Choose File>New>Book to check this out – you can edit the layout a lot more than you can in iPhoto, to make something truly stunning. Just press the Edit Layout button near top right.
There are actually lots of other new features, mostly to do with cataloguing etc, like up to eight colour labels, project merging (great!). You can see them all on the
Aperture 3 page at Apple.
Performance
I found Aperture 2 quicker and more stable on my MacBook Pro, but it is three years old. Mind you, it has a bigger hard drive than standard and 4GB RAM, but the 2.2GHz Core 2 Duo CPU has seen better days, especially when compared to the latest. I had a couple of crashes with Aperture 3, like when I tried to turn on every Adjustment available, I got to Sharpen the first time: bzzzt – crash.
Zooming into photos could be really slow, and the video that shows on launch, that can tell you lots about the new features, could really stutter and misbehave.
And yes, I applied all the updates. I’m not sure, though, if this is the fault of Aperture 3 or my MacBook Pro, which has been pretty slow all round, lately. I have been looking at that …
With Snow Leopard, though, the Mac can support up to 16 terabytes of memory, and Aperture 3 is fully 64-bit to take advantage of larger memory capacities. I imagine this would be most useful to working pros, considering the performance issues with my older machine, but there’s still no default that I know of to tell your Mac OS 10.6x system to boot 64-bit every time. You still have to hold down the 6 and 4 keys on startup. Which seems silly, frankly.
Updates
Make sure you update to the latest version (just run Software Update in the Apple menu) as soon after release a memory leak was discovered. This was fixed quickly, but your processors probably don’t need the stress to check your version.
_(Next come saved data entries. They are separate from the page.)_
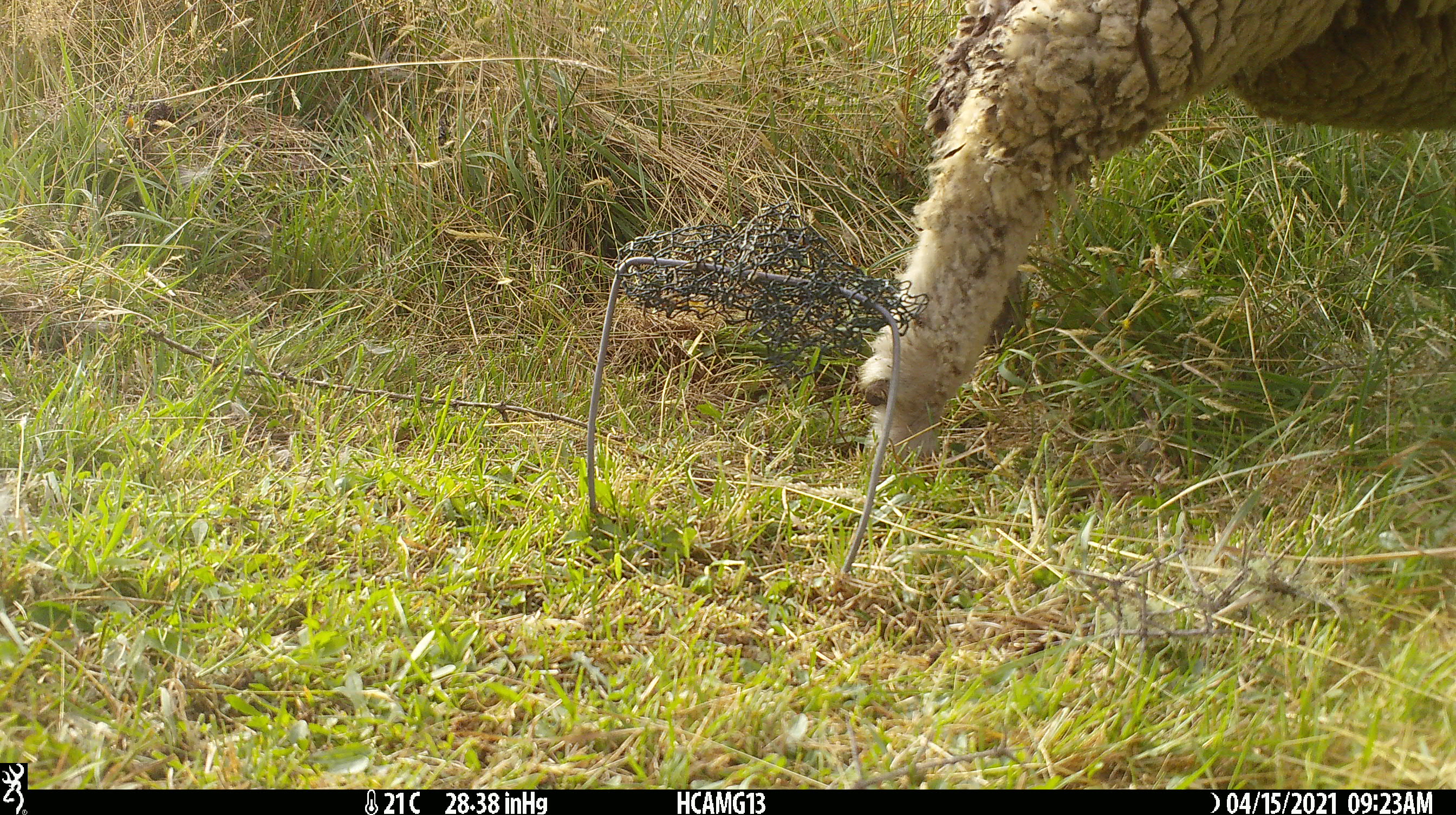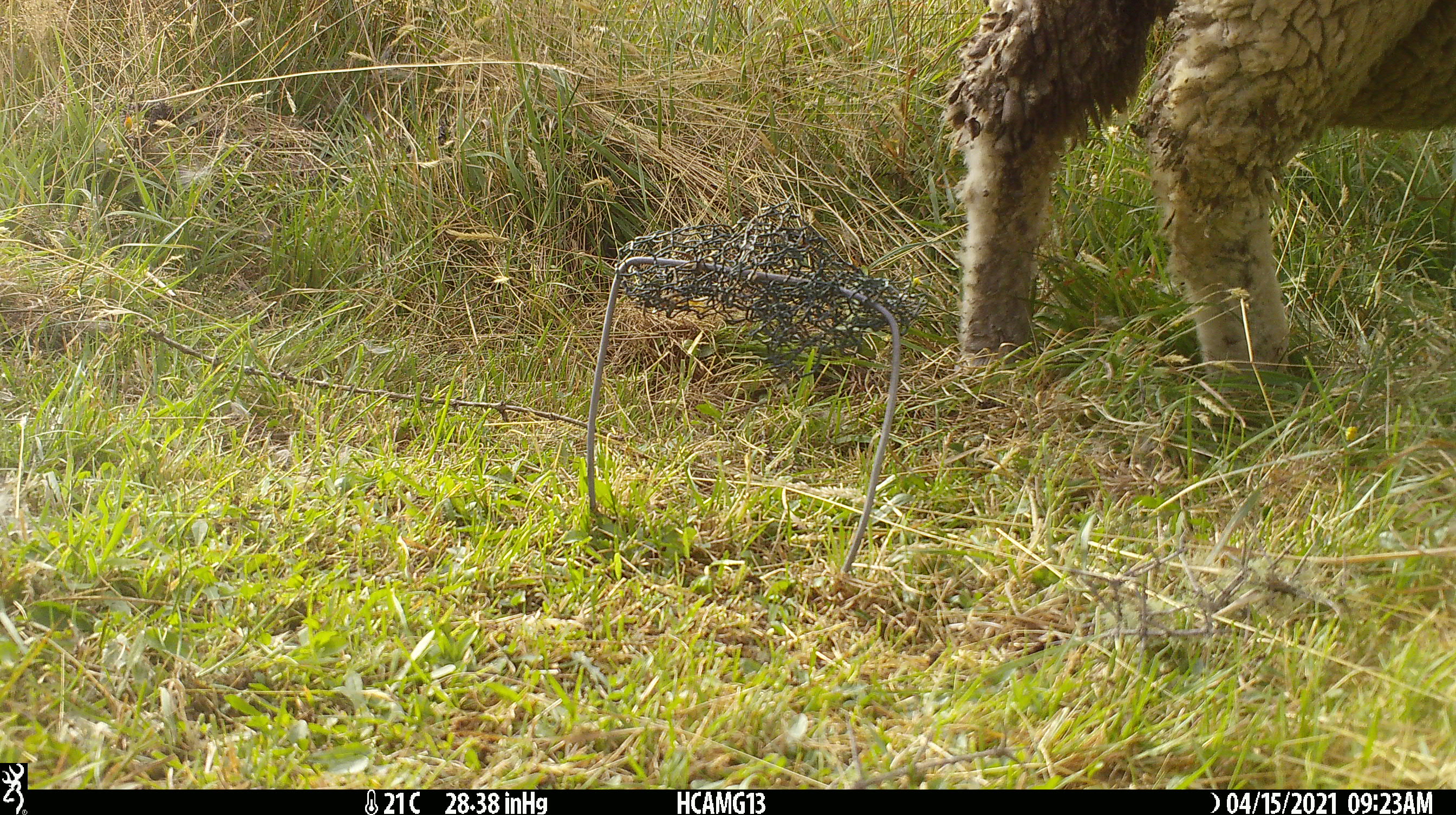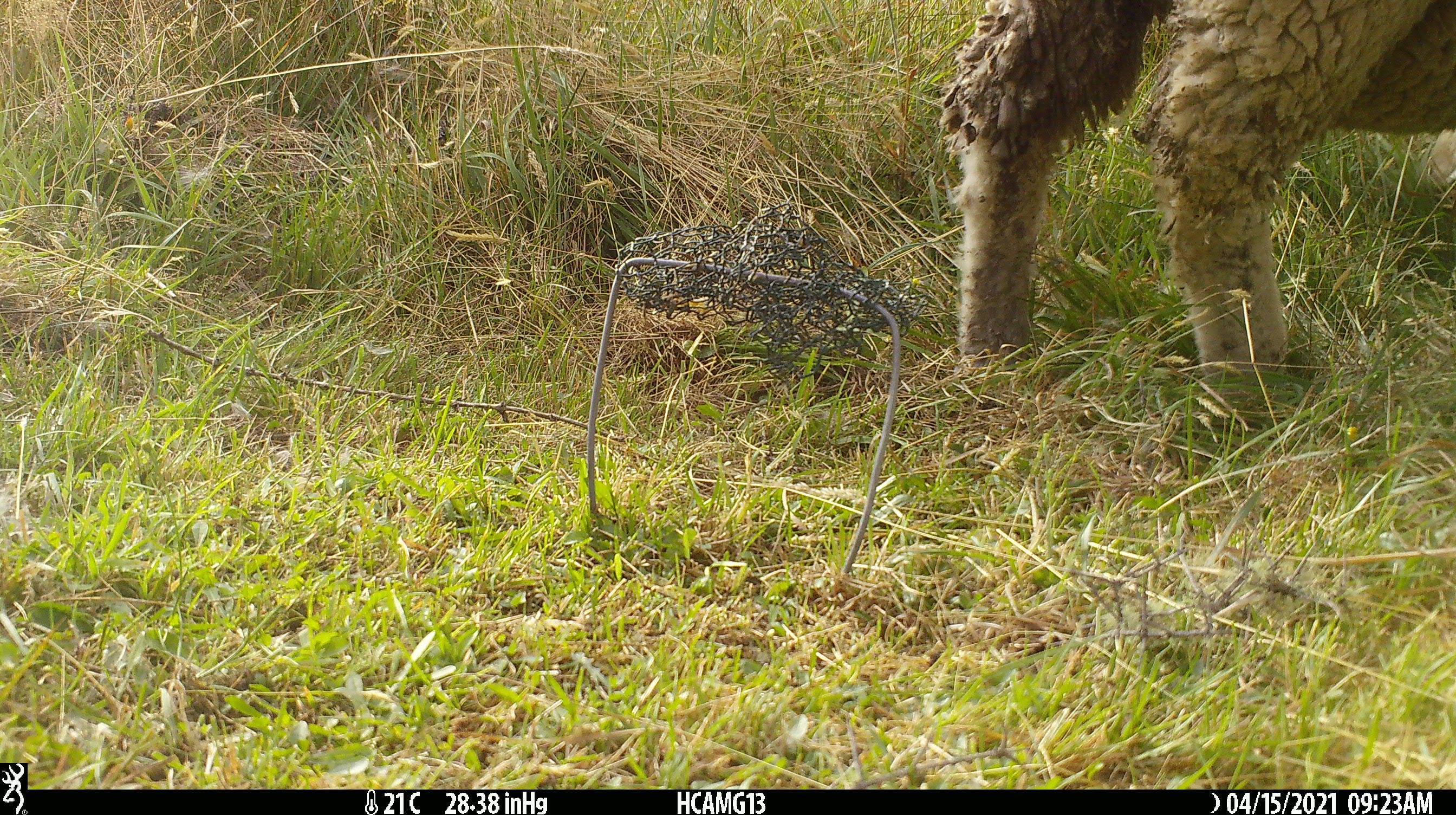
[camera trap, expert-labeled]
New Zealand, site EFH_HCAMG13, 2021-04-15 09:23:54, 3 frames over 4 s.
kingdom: Animalia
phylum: Chordata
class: Mammalia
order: Artiodactyla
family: Bovidae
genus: Ovis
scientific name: Ovis aries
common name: domestic sheep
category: sheep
Sheep (domestic sheep) (Ovis aries).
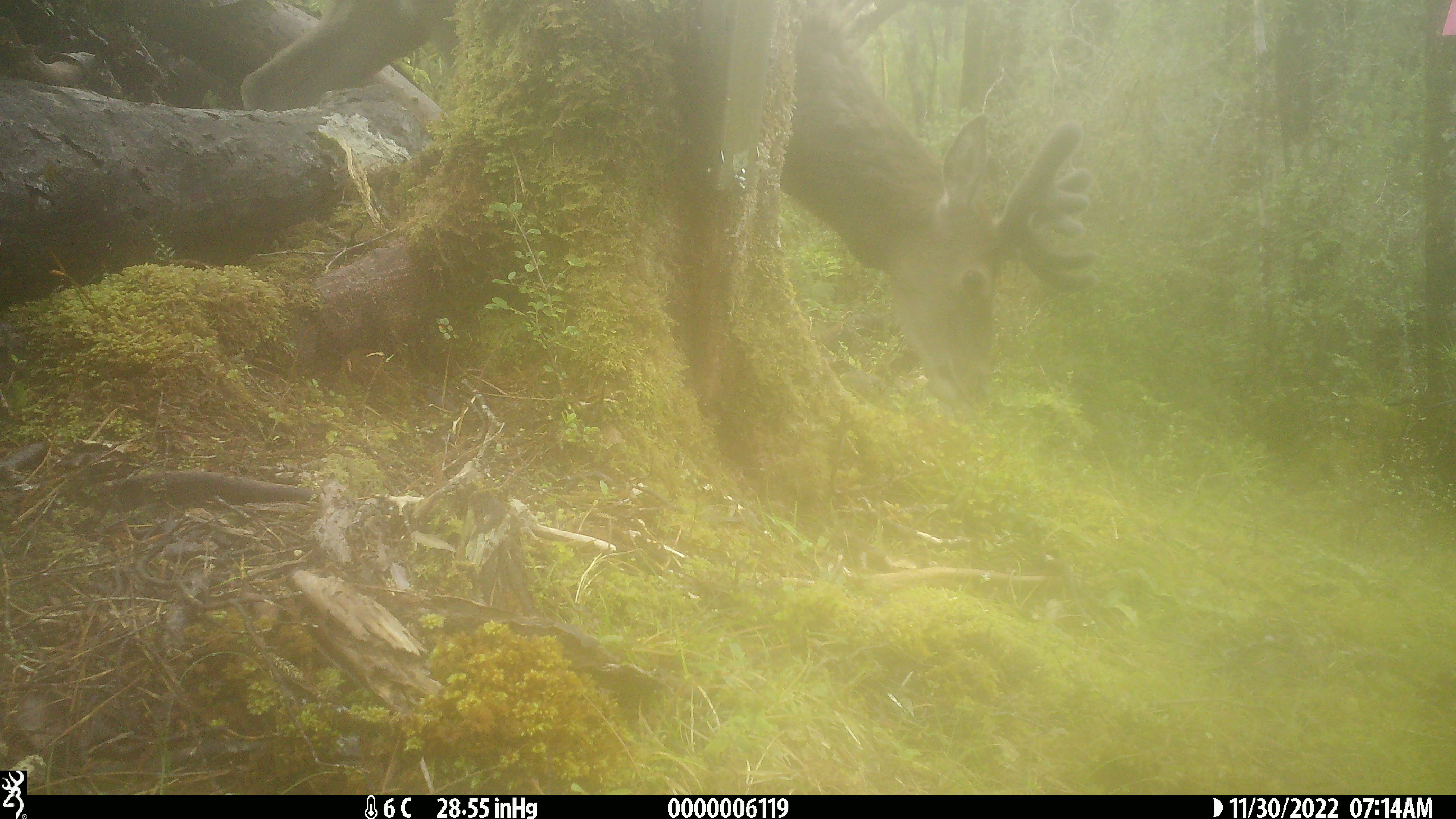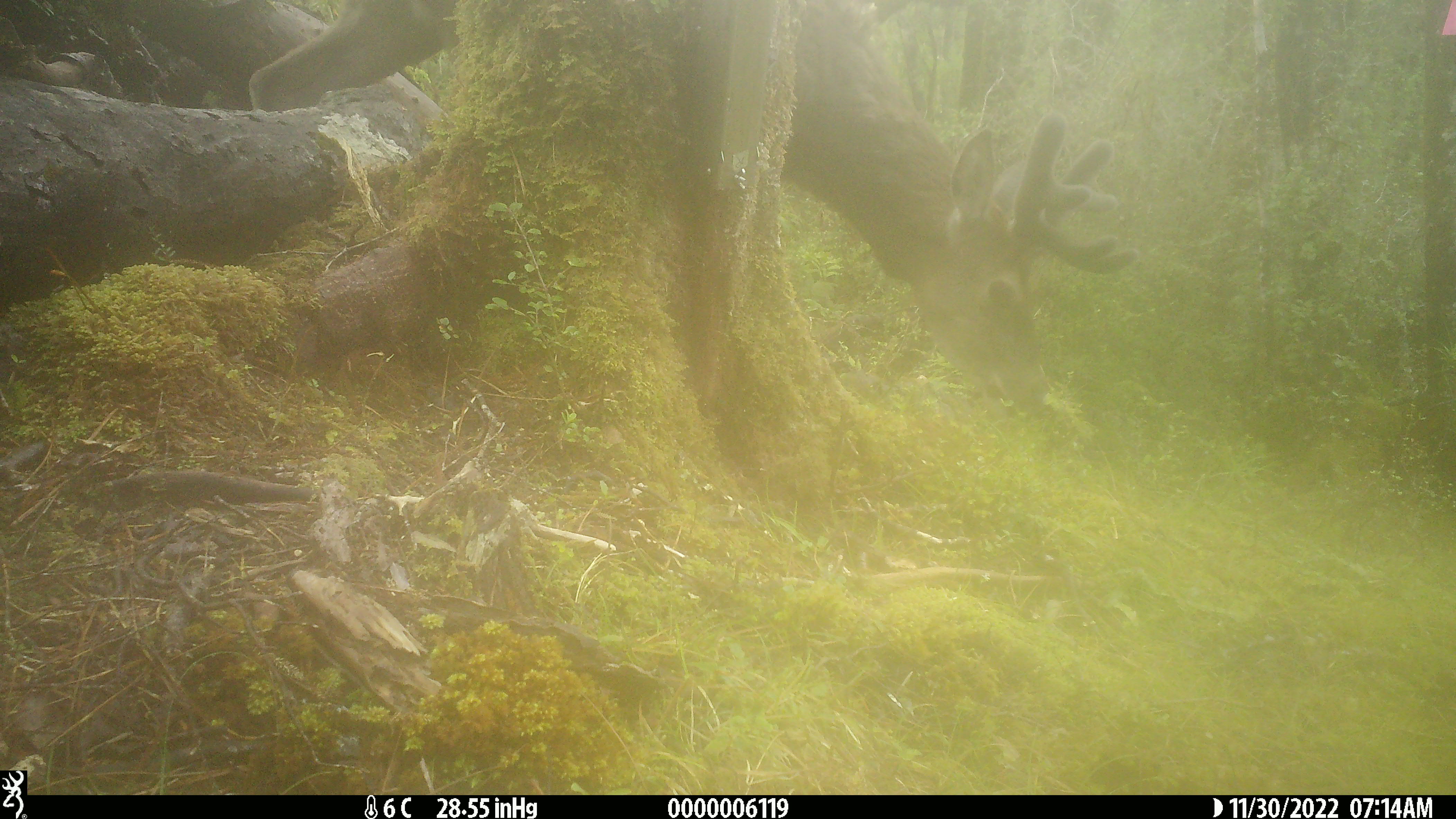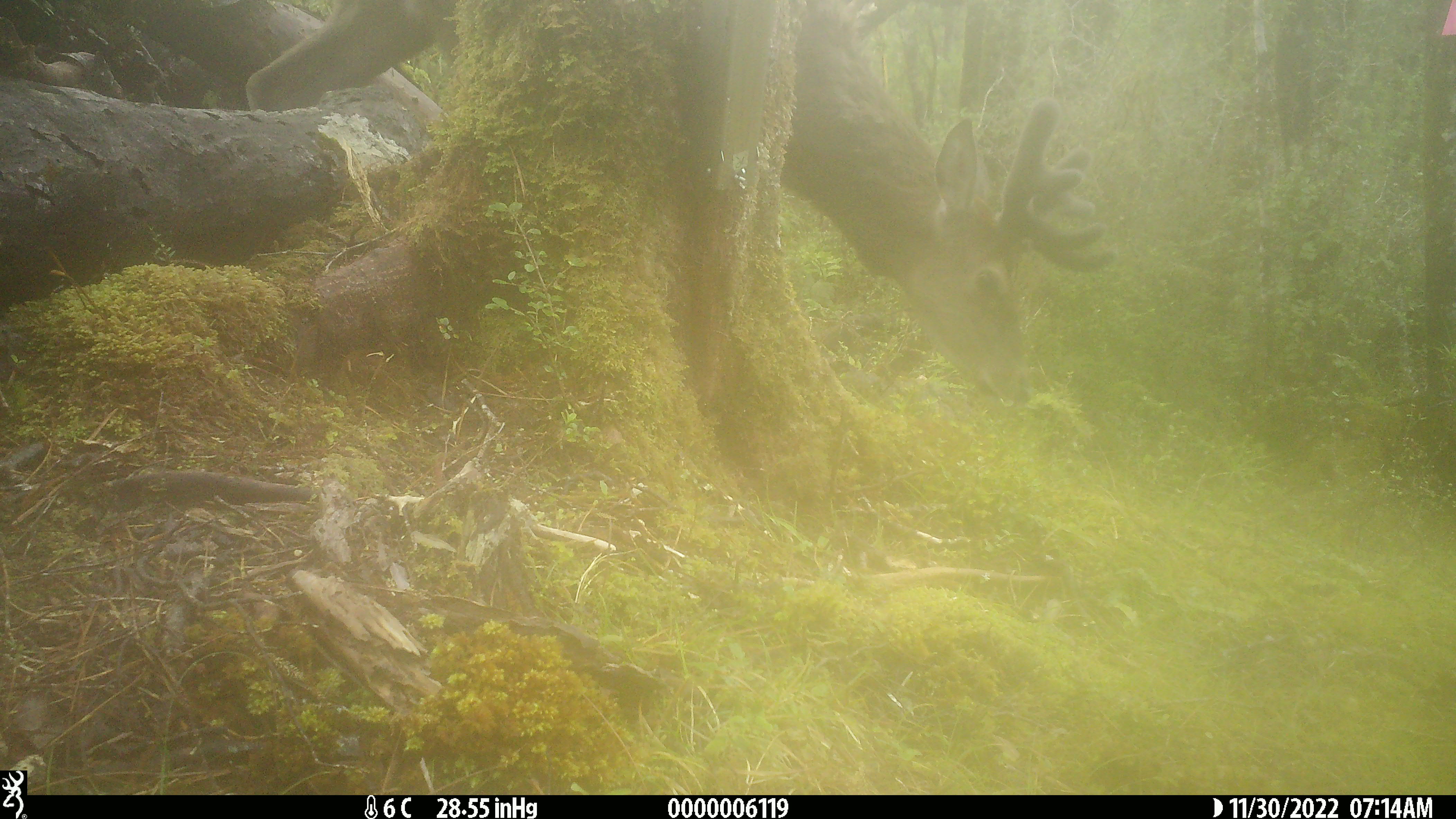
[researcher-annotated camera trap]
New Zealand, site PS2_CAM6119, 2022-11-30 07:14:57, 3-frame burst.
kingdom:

Using faces is as easy as it is with iPhoto (which comes free with all Macs, unlike Aperture which is a pro application you buy for $349 or upgrade from a previous version for $179).
When I wrote this, a second update had pushed it to 3.0.2.
Conclusion
Aperture 3 is a comprehensive update to a powerful package. It doesn't suit fine editing of images – you'll still need Photoshop for that – but rather a broad-stokes approach to enhancing and improving images. But if you have a powerful enough Mac, and you're serious about your photography, this is a must-have.
What's Great: All the new features are impressive.
What's not: You'll struggle with an older, or slower, Mac. (My 2.2GHz 4GB RAM Core 2 Duo 15-inch MacBook Pro from 2007 definitely struggled.)
Needs: Lots of hard drive space for your collection, lots of photos and a serious will to have your collection catalogued ... which Aperture 3 makes considerably easier.
It's: Apple Aperture 3, NZ$349 (upgrade from A1 or A2, $179).
System: Mac Pro, MacBook Pro, MacBook, MacBook Air, iMac, Mac mini Duo or better processor, Mac OS X v10.5.8 or v10.6.2 or later, 1GB RAM (or 2GB for Mac Pro), DVD drive for installation, 1GB hard drive space, additional 7GB if you install the sample library.